The “historic” opening of the Kartarpur corridor, he said, is a testimony to Pakistan’s commitment to regional peace. “We believe the road to prosperity of the region and a bright future for our coming generation lies in peace,” the Pakistani leader asserted.
Khan went on to urge Indian Prime Minister Narendra Modi to work for a negotiated settlement to the Kashmir dispute so the two countries can jointly fight poverty and bring regional prosperity to their two nations.
“I asked Modi, ‘Why can’t we resolve this issue?’ What is happening in Kashmir is beyond territorial issue, it’s about human rights … They are being treated like animals. If PM Modi is listening to me, then I would say that peace prevails through justice. Give justice to the people of Kashmir,” he said.
Former Indian Sikh prime minister, Manmohan Singh, was among the first pilgrims to cross over into Pakistan to pay respect to the shrine.
“I hope India and Pakistan relations improve enormously as a result of this beginning. It is a big moment,” Singh told reporters.
Traditionally strained bilateral relations plunged to historic lows last August when New Delhi ended the special constitutional autonomy for Indian-administered Muslim-majority Kashmir region and bifurcated it into two union territories.
Indian authorities simultaneously imposed a security lockdown and a communications blackout, though it has since been partially eased.
Islamabad rejected the move as a violation of longstanding United Nations resolutions that describe Kashmir as a disputed territory. Pakistan also downgraded diplomatic ties with India.
The territorial dispute has sparked two of the three wars the neighbors have fought since gaining independence from Britain in 1947.
The minority Sikh community in India has demanded access to the shrine for decades. But bilateral tensions blocked progress until last year when Pakistan itself offered to open the Kartarpur crossing.
A large number of devotees from countries such as Canada, Australia and Britain also come to Kartarpur through regular entry points and airports in Pakistan to attend the event. Foreign diplomats based in Islamabad also were flown to Kartarpur to witness the inaugural ceremony.
Saturday was the first time since 1947 — when British India was divided into the two separate states of India and Pakistan — that Indian Sikh devotees were able to cross the border and undertake a visa-free visit to the shrine.

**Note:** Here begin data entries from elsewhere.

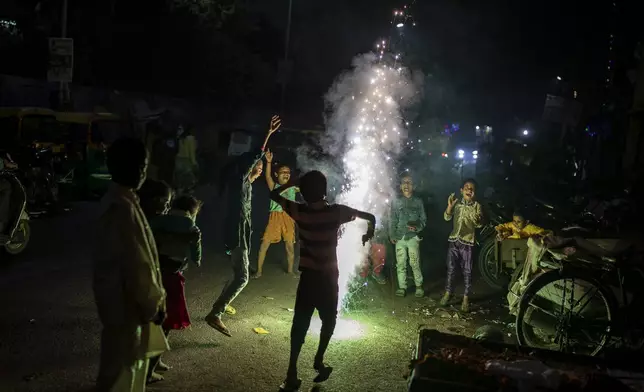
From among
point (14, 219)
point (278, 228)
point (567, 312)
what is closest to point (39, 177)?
point (14, 219)

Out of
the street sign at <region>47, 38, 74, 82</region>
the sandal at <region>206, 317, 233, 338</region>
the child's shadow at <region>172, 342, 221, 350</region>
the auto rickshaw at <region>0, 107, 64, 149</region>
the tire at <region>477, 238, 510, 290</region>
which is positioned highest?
the street sign at <region>47, 38, 74, 82</region>

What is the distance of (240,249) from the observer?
7148 millimetres

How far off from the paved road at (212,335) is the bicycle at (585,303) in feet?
4.00

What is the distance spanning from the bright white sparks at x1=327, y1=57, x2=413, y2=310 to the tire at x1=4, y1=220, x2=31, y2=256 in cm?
555

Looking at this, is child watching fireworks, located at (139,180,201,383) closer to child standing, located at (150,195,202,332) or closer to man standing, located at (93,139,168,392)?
child standing, located at (150,195,202,332)

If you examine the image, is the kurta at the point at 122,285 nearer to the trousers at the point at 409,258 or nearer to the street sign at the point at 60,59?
the trousers at the point at 409,258

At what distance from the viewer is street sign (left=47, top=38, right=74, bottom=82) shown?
16.6 meters

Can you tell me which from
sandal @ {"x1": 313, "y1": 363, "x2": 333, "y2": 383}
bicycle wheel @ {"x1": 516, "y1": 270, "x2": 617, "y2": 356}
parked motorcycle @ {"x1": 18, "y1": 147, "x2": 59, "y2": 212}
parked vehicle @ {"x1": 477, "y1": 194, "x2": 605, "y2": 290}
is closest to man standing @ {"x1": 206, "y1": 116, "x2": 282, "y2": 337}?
sandal @ {"x1": 313, "y1": 363, "x2": 333, "y2": 383}

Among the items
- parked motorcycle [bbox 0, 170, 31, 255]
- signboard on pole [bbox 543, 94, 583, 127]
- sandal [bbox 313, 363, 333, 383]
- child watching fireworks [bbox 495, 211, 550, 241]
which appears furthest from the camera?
signboard on pole [bbox 543, 94, 583, 127]

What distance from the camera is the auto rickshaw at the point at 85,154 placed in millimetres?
16922

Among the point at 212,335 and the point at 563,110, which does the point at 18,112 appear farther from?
the point at 563,110

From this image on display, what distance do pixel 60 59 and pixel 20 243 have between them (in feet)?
27.9

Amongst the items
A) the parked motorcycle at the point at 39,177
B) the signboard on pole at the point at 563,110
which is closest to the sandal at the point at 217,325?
the parked motorcycle at the point at 39,177

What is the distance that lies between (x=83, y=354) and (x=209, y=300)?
8.27 ft
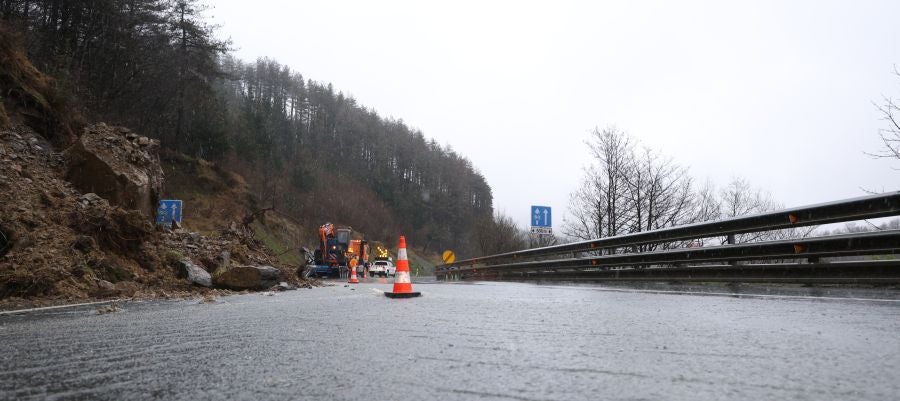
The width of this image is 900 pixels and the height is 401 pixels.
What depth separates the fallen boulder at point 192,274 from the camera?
10864 mm

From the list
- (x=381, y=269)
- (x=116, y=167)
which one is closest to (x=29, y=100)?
(x=116, y=167)

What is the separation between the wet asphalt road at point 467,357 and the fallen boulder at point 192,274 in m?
6.44

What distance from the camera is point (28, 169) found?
10.5m

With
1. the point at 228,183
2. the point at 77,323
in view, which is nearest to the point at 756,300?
the point at 77,323

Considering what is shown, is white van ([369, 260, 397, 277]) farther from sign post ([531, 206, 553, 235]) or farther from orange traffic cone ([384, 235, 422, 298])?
orange traffic cone ([384, 235, 422, 298])

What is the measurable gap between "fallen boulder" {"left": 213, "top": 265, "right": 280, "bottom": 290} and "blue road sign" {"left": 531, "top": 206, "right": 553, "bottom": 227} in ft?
48.3

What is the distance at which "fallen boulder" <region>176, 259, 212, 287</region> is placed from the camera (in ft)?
35.6

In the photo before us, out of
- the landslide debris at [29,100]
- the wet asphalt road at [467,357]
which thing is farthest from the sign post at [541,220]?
the wet asphalt road at [467,357]

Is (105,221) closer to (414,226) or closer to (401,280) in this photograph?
(401,280)

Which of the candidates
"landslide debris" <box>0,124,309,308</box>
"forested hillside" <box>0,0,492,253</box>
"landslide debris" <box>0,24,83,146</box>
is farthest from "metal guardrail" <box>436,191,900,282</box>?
"forested hillside" <box>0,0,492,253</box>

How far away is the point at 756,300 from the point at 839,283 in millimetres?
1616

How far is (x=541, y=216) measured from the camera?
25188mm

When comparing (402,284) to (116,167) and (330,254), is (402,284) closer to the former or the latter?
(116,167)

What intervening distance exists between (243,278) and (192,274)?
104 cm
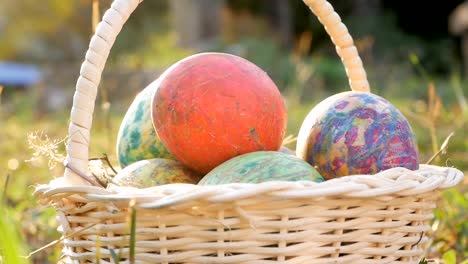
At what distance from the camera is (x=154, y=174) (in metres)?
1.77

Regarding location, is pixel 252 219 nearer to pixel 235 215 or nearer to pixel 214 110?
pixel 235 215

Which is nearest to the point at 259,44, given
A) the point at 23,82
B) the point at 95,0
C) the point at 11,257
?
the point at 23,82

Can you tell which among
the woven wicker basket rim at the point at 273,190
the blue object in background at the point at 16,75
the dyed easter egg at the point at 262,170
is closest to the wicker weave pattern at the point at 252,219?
the woven wicker basket rim at the point at 273,190

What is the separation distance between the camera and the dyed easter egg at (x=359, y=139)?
170 cm

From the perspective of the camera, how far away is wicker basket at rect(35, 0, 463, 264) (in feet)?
4.64

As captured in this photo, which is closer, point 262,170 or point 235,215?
point 235,215

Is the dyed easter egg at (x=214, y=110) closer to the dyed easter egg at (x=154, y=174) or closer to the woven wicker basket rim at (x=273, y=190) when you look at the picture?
the dyed easter egg at (x=154, y=174)

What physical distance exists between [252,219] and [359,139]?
402mm

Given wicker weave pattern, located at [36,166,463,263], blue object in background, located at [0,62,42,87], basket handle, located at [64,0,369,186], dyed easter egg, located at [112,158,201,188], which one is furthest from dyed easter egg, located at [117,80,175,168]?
blue object in background, located at [0,62,42,87]

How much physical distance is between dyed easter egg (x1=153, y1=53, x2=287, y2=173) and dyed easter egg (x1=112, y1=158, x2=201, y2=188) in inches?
1.5

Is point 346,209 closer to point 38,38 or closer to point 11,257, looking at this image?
point 11,257

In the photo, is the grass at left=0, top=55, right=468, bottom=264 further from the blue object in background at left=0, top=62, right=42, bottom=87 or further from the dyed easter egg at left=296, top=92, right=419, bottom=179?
the blue object in background at left=0, top=62, right=42, bottom=87

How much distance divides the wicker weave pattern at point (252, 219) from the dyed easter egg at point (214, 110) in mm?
272

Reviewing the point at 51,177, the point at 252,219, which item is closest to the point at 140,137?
the point at 252,219
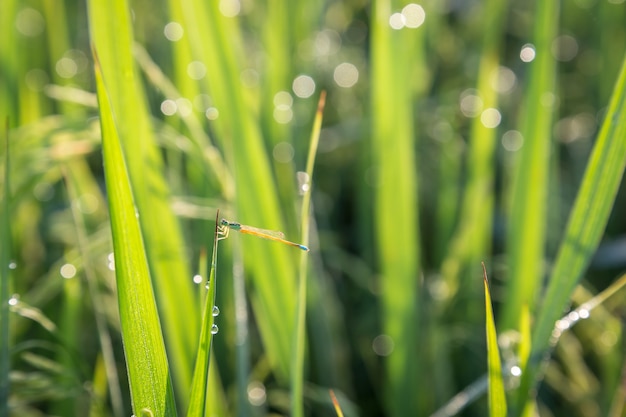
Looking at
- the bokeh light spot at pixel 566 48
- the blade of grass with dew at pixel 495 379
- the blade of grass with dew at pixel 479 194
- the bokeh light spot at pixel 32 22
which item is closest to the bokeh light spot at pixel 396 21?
the blade of grass with dew at pixel 479 194

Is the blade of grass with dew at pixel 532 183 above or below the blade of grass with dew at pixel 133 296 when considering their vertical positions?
above

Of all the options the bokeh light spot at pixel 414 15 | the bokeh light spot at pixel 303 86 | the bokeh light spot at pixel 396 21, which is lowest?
A: the bokeh light spot at pixel 396 21

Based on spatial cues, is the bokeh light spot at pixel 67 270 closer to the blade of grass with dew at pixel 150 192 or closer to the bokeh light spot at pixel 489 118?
the blade of grass with dew at pixel 150 192

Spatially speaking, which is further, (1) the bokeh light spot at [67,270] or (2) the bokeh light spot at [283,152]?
(2) the bokeh light spot at [283,152]

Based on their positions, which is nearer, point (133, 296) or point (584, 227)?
point (133, 296)

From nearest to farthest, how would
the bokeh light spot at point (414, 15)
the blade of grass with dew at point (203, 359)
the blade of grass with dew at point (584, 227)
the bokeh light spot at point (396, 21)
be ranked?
the blade of grass with dew at point (203, 359)
the blade of grass with dew at point (584, 227)
the bokeh light spot at point (396, 21)
the bokeh light spot at point (414, 15)

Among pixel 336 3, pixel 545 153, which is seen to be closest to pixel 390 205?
pixel 545 153

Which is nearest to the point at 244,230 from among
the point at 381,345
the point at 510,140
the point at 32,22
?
the point at 381,345

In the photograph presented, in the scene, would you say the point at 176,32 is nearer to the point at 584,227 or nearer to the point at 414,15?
the point at 414,15
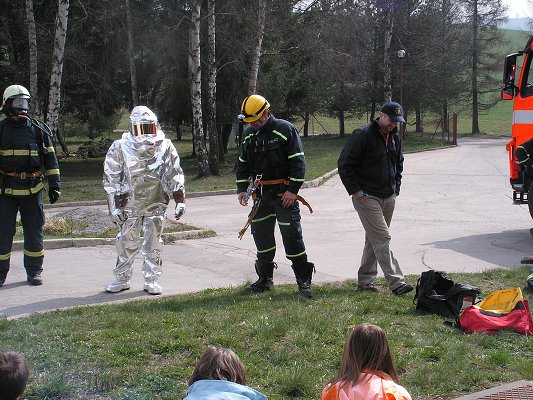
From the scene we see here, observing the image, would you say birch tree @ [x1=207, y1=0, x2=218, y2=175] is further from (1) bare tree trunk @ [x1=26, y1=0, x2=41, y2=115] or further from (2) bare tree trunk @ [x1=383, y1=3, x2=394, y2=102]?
(2) bare tree trunk @ [x1=383, y1=3, x2=394, y2=102]

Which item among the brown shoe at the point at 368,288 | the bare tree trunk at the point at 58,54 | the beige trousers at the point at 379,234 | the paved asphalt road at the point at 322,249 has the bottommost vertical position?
the paved asphalt road at the point at 322,249

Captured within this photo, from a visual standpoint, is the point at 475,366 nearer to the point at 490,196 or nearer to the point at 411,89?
the point at 490,196

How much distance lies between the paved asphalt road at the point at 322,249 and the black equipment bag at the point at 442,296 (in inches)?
82.6

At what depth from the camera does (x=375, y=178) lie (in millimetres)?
7941

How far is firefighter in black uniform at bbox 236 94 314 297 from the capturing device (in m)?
7.75

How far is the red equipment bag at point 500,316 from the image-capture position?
6.30 m

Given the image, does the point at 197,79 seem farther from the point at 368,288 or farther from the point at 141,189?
the point at 368,288

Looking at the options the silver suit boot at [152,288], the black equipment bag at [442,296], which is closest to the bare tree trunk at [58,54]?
the silver suit boot at [152,288]

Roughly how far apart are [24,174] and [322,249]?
184 inches

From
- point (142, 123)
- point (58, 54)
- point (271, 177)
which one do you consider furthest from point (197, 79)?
point (271, 177)

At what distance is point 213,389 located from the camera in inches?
137

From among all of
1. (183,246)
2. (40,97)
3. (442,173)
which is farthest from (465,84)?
(183,246)

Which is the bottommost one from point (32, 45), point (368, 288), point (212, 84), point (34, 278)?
point (368, 288)

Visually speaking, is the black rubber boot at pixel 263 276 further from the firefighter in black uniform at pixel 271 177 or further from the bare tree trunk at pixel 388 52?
the bare tree trunk at pixel 388 52
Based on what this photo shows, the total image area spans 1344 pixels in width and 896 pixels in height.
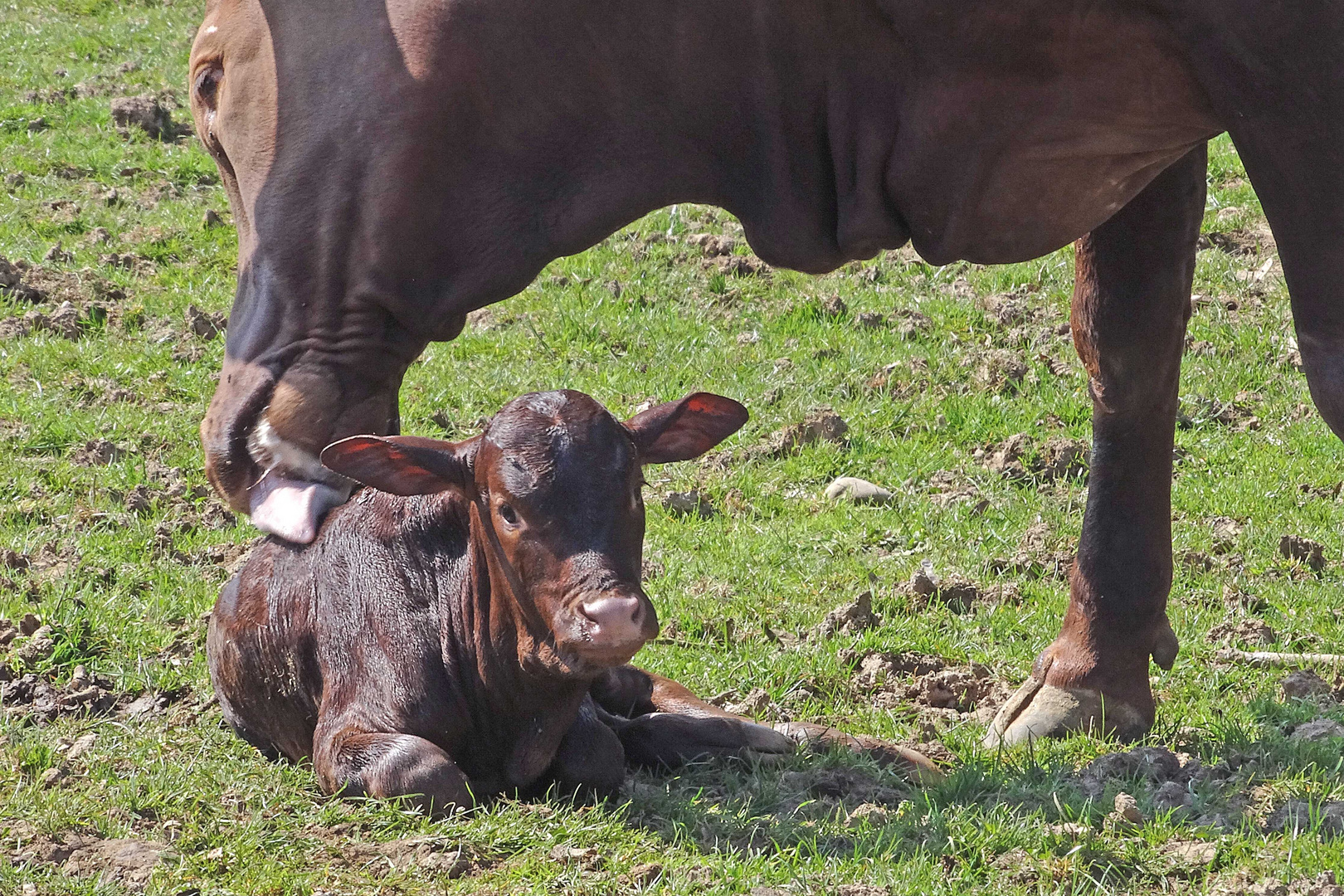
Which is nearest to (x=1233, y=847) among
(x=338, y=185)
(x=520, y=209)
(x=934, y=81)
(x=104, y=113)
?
(x=934, y=81)

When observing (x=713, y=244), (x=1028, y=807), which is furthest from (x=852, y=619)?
(x=713, y=244)

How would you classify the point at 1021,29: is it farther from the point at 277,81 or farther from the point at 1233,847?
the point at 1233,847

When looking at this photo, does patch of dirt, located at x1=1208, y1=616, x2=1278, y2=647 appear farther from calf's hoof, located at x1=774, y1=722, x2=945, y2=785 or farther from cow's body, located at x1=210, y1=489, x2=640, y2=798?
cow's body, located at x1=210, y1=489, x2=640, y2=798

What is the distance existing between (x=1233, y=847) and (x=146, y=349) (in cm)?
518

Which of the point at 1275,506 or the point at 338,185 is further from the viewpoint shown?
the point at 1275,506

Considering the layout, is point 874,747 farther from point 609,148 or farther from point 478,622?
point 609,148

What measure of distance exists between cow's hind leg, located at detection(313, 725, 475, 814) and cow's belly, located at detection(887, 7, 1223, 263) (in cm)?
166

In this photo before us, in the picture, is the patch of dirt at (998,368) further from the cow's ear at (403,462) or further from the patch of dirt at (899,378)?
the cow's ear at (403,462)

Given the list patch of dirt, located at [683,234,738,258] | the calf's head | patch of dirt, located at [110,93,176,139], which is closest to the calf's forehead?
the calf's head

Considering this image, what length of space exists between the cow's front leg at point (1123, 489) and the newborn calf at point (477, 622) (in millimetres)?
885

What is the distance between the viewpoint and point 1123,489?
480 cm

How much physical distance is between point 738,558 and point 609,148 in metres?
2.22

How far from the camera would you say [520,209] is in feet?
12.5

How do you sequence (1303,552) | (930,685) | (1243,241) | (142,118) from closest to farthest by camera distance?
(930,685), (1303,552), (1243,241), (142,118)
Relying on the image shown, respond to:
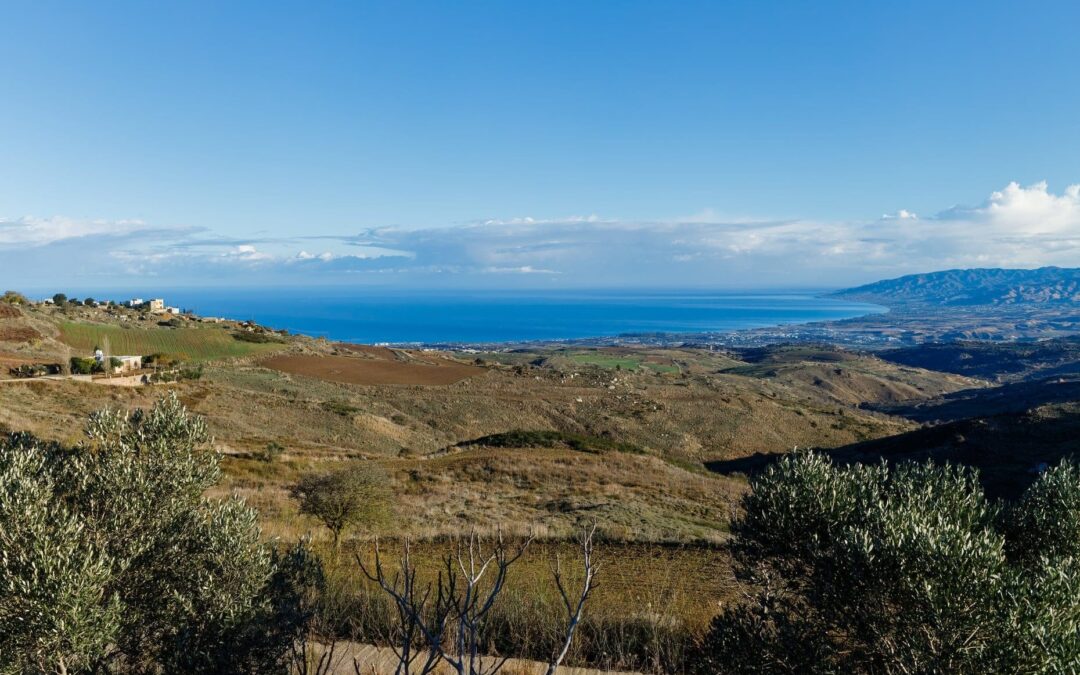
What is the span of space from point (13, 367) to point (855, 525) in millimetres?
60968

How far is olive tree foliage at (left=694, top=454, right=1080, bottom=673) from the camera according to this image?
17.2 ft

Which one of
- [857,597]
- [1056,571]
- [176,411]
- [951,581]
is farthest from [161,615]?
[1056,571]

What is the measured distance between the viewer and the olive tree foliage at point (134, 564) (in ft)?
19.2

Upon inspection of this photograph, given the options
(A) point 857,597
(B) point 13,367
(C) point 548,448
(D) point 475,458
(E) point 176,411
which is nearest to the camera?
(A) point 857,597

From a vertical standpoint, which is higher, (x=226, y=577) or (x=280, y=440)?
(x=226, y=577)

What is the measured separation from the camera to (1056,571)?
17.5ft

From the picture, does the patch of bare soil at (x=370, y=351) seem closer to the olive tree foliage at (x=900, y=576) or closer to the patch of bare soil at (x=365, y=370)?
the patch of bare soil at (x=365, y=370)

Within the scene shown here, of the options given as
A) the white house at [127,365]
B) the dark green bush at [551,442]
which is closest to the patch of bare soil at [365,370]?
the white house at [127,365]

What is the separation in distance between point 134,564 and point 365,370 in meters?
67.4

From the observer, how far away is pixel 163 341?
248 ft

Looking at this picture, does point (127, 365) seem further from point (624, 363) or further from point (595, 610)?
point (624, 363)

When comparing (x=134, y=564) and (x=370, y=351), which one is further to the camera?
(x=370, y=351)

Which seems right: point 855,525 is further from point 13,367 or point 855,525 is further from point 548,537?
point 13,367

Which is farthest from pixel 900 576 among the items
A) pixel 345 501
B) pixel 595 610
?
pixel 345 501
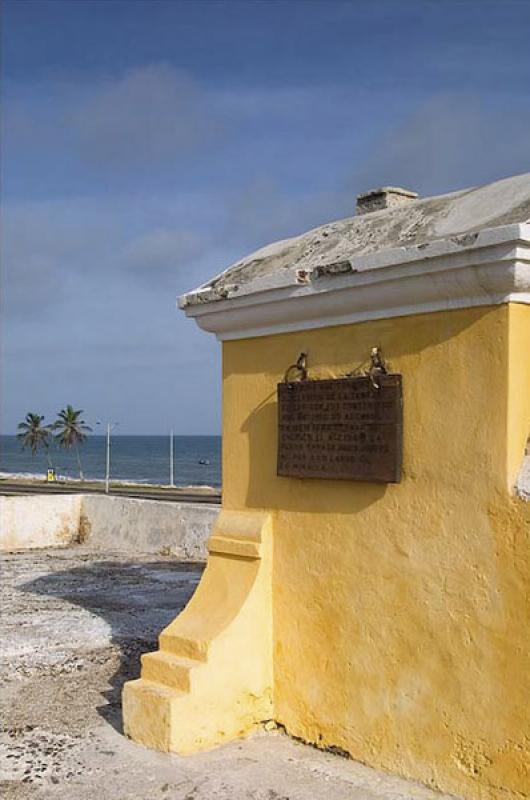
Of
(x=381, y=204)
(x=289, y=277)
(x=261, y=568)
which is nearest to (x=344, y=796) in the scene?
(x=261, y=568)

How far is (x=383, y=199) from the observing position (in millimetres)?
6270

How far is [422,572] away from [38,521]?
41.4 feet

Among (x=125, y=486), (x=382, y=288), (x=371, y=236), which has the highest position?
(x=371, y=236)

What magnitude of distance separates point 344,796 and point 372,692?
0.58 meters

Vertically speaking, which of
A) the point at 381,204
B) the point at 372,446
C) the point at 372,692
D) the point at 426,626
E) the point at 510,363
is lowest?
the point at 372,692

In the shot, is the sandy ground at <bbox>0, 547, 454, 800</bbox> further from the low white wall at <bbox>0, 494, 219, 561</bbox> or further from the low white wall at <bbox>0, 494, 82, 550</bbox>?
the low white wall at <bbox>0, 494, 82, 550</bbox>

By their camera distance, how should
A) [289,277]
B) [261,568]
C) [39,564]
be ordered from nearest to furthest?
[289,277]
[261,568]
[39,564]

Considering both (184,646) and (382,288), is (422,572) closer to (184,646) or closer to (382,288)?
(382,288)

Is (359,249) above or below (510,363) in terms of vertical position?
above

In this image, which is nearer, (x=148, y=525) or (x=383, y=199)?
(x=383, y=199)

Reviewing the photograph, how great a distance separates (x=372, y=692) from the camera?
4969 millimetres

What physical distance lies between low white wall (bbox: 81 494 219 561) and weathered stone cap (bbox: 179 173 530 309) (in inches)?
318

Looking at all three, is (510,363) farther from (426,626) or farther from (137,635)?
(137,635)

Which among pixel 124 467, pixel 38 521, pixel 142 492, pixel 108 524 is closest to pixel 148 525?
pixel 108 524
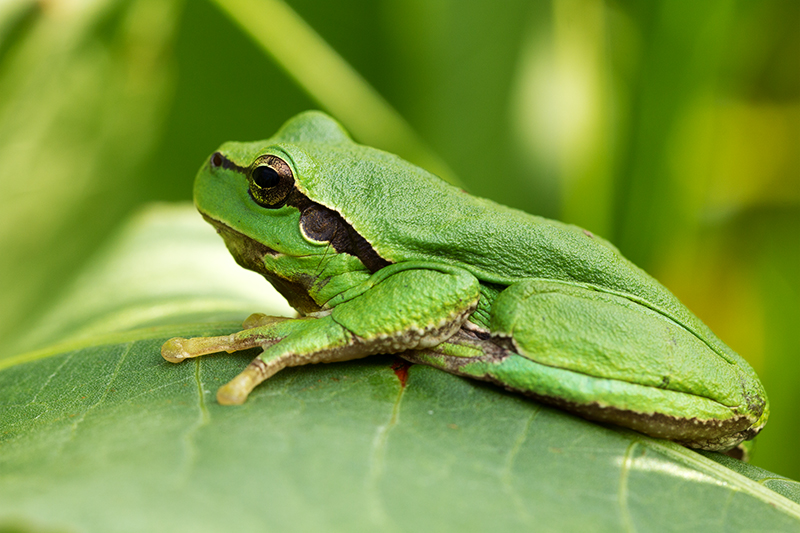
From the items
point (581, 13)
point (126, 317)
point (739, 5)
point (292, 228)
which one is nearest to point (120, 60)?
point (126, 317)

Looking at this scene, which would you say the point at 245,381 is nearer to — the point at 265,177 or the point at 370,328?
the point at 370,328

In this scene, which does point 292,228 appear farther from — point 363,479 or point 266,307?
point 363,479

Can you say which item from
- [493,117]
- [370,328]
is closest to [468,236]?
[370,328]

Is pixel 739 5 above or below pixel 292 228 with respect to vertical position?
above

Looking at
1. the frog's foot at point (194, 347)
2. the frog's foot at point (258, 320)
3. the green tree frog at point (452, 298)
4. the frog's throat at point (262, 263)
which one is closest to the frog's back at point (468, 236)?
the green tree frog at point (452, 298)

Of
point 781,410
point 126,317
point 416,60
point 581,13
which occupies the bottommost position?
point 126,317
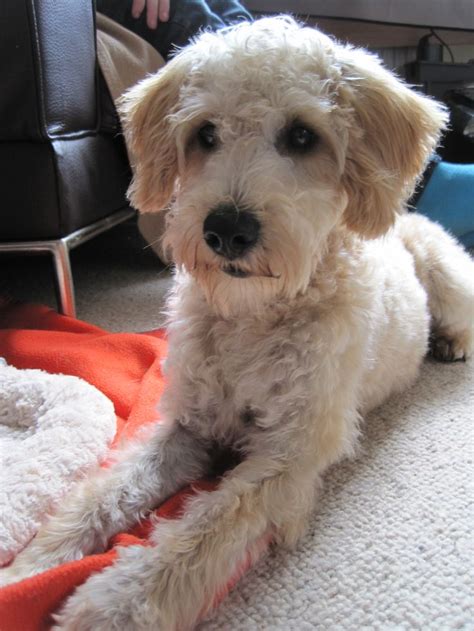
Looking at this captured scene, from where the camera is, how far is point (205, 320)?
1.23 metres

Until now, pilgrims had to go through a drawn-out visa process, often hampered by mutual tensions, and undertake a long journey through Pakistan to reach the temple.
Earlier in the morning, Prime Minister Modi, while inaugurating his side of the corridor, flagged off hundreds of pilgrims from the Indian border city of Gurdaspur.
The United States welcomed the opening of the Kartarpur border crossing as an “impressive project” and congratulated both India and Pakistan on this initiative.
“We see this as a positive example of neighbors working together for mutual benefit. The newly opened corridor is a step toward promoting greater religious freedom,” State Department spokesperson Morgan Ortagus noted in a video message she released via Twitter.
The border corridor, under a bilateral pact, would give year-round visa-free access to about 5,000 Indian Sikhs each day to the temple, arriving in the morning and returning in the evening.
Pakistan has constructed a road and a bridge over the Ravi River, along with dozens of fully equipped immigration reception centers for pilgrims. Officials said the dining area near the shrine can host more than 2,500 pilgrims simultaneously, where they will be served free food during Guru Nanak’s birth celebrations.
Pakistani officials say the massive construction effort has turned the temple into the world’s largest Sikh Gurdwara complex. Already built, or under construction, are a new courtyard, dormitories, locker rooms, a library, a museum, and an embankment to protect the shrine from floods — all in consultation with experts from the Sikh community, the officials noted.